🤖 AI Summary
This work addresses the challenges of deploying diffusion models at scale, including GPU memory constraints, imbalanced compute and memory loads, and the overhead and scheduling fragility introduced by staged execution across heterogeneous GPUs. To overcome these limitations, the authors propose decoupling the encoder, DiT, and decoder into independent services and organizing them into an asynchronous pipeline-parallel architecture. They further design an elastic scheduling strategy that integrates performance prediction with runtime feedback to enable efficient coordination across heterogeneous hardware. Compared to monolithic deployment, the proposed system achieves 3.4–20.5× higher throughput and up to 18.5× lower end-to-end latency, substantially improving deployment flexibility and resource efficiency.
📝 Abstract
Diffusion-based generation is increasingly powering production content pipelines; however, deploying these models at scale remains a significant challenge. Model weights frequently exceed the memory capacity of commodity GPUs, while the encoder, diffusion transformer (DiT), and decoder stages exhibit highly imbalanced computational and memory footprints. A natural remedy is disaggregated serving-running stages as separate services on heterogeneous GPUs-yet this introduces new bottlenecks, including stage handoff overheads and fast-changing workloads that make cross-stage provisioning and scheduling brittle.

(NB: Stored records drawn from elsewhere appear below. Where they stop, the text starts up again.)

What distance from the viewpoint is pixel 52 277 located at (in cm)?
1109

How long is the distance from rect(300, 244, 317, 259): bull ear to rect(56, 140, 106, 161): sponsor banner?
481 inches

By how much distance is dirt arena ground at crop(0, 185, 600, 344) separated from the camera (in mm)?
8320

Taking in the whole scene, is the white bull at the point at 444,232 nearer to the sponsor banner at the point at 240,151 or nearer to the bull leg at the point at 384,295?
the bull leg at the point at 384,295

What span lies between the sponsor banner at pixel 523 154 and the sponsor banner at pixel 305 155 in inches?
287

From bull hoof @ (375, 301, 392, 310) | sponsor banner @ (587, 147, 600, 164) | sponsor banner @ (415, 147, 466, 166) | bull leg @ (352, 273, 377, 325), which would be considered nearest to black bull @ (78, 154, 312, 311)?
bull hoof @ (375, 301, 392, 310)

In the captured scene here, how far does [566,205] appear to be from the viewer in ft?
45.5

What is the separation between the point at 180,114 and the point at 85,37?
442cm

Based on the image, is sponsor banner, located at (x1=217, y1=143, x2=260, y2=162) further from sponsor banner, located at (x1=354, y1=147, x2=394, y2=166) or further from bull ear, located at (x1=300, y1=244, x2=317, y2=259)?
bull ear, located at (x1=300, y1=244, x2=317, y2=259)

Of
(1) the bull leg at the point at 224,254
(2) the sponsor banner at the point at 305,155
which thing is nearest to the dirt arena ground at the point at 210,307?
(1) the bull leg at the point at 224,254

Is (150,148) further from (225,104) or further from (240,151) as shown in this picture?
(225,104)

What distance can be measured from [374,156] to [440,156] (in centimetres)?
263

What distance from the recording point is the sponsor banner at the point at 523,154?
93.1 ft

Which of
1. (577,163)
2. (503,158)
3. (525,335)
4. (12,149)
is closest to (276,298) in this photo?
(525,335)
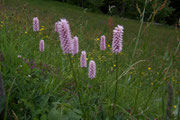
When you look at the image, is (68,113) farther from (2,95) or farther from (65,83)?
(65,83)

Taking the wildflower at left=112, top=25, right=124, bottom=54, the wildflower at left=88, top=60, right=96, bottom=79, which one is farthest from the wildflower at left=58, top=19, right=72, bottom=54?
the wildflower at left=88, top=60, right=96, bottom=79

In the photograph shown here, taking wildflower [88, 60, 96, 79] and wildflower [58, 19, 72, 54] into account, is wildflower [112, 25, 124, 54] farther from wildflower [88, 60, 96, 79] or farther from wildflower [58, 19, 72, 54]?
wildflower [88, 60, 96, 79]

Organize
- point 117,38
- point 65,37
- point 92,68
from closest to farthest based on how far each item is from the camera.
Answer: point 65,37 < point 117,38 < point 92,68

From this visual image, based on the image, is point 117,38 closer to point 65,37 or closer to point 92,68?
point 65,37

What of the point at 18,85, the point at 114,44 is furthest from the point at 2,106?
the point at 114,44

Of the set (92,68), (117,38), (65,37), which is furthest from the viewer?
(92,68)

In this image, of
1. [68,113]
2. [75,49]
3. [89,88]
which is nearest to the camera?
[68,113]

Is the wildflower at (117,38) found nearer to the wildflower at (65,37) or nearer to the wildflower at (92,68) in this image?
the wildflower at (65,37)

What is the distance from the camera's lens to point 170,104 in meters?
0.68

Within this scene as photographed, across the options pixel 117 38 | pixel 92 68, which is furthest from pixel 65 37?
pixel 92 68

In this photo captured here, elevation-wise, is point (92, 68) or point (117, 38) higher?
point (117, 38)

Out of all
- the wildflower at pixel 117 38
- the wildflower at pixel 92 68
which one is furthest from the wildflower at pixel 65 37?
the wildflower at pixel 92 68

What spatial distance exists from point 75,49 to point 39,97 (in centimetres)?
59

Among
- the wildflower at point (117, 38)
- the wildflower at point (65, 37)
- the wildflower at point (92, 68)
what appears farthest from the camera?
the wildflower at point (92, 68)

This paper presents DisagFusion, enabling asynchronous pipeline parallelism and elastic scheduling for disaggregated diffusion serving. First, DisagFusion introduces asynchronous pipeline parallelism that overlaps computation and stage-to-stage communication to reduce pipeline bubbles and mitigate network jitter. Second, DisagFusion employs a hybrid instance scheduling strategy that combines lightweight performance prediction with runtime feedback to continuously rebalance instance ratio across stages under workload shifts. We implement DisagFusion and evaluate it with modern diffusion models. Compared to a monolithic baseline, DisagFusion improves throughput by 3.4x-20.5x and reduces end-to-end latency by 18.5x, while enabling flexible, cost-efficient deployment across heterogeneous GPUs.